La décision de l’ASE n’est en effet pas définitive, et le jeune peut saisir le juge des enfants pour la contester. Aucune donnée publique globale n’existe sur le sujet, mais, à Paris par exemple, l’un des principaux départements d’accueil des mineurs isolés, un jugement sur deux a infirmé l’évaluation initiale de l’ASE en 2016 et 2017, d’après le Conseil national des barreaux. « Ces premières évaluations ne sont pas suffisamment fiables », insiste Me Spinosi.De plus, dénonce Jean-François Martini, juriste au Gisti, « il y a un effet dissuasif évident pour ces jeunes, qui ont souvent eu maille à partir avec les polices des pays qu’ils ont traversés, et à qui on va expliquer qu’il faut d’abord passer par la case préfecture et que toutes leurs données pourront être utilisées dans le cadre d’une procédure d’éloignement ».

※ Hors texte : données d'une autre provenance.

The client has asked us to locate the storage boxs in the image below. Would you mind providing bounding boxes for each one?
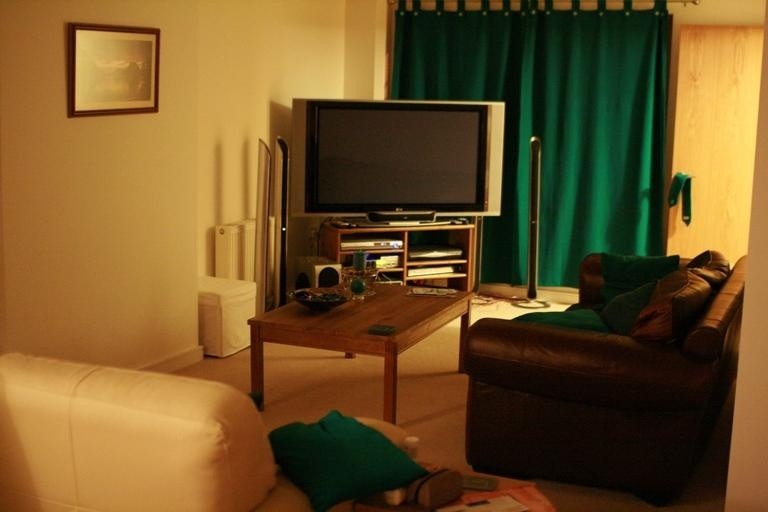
[199,276,259,357]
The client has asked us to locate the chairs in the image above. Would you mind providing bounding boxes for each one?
[462,251,749,506]
[0,348,418,510]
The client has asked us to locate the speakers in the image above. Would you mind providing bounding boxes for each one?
[294,255,342,289]
[472,215,484,294]
[528,135,542,299]
[255,138,272,315]
[274,136,288,311]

Outre le recours en annulation devant le Conseil d’Etat, assorti d’une question prioritaire de constitutionnalité, une demande de suspension du décret a été déposée jeudi devant le juge des référés, en plaidant l’urgence. « Pour certains jeunes, qui ont déjà été enregistrés dans ce fichier et dont la minorité n’est pas reconnue, l’éloignement peut intervenir à tout moment », s’alarme en effet l’Unicef.
Salué par l’Assemblée des départements de France, confrontée au coût croissant que représente l’« arrivée massive de jeunes migrants » (40 000 en 2018, un chiffre contesté par les associations), le décret est actuellement expérimenté dans quatre départements (l’Isère, le Bas-Rhin, l’Essonne etl’Indre-et-Loire), avant un déploiement au niveau national prévu en avril. La Seine-Saint-Denis et Paris ont déjà annoncé qu’ils ne l’appliqueraient pas, refusant d’être des « supplétifs de l’intérieur ».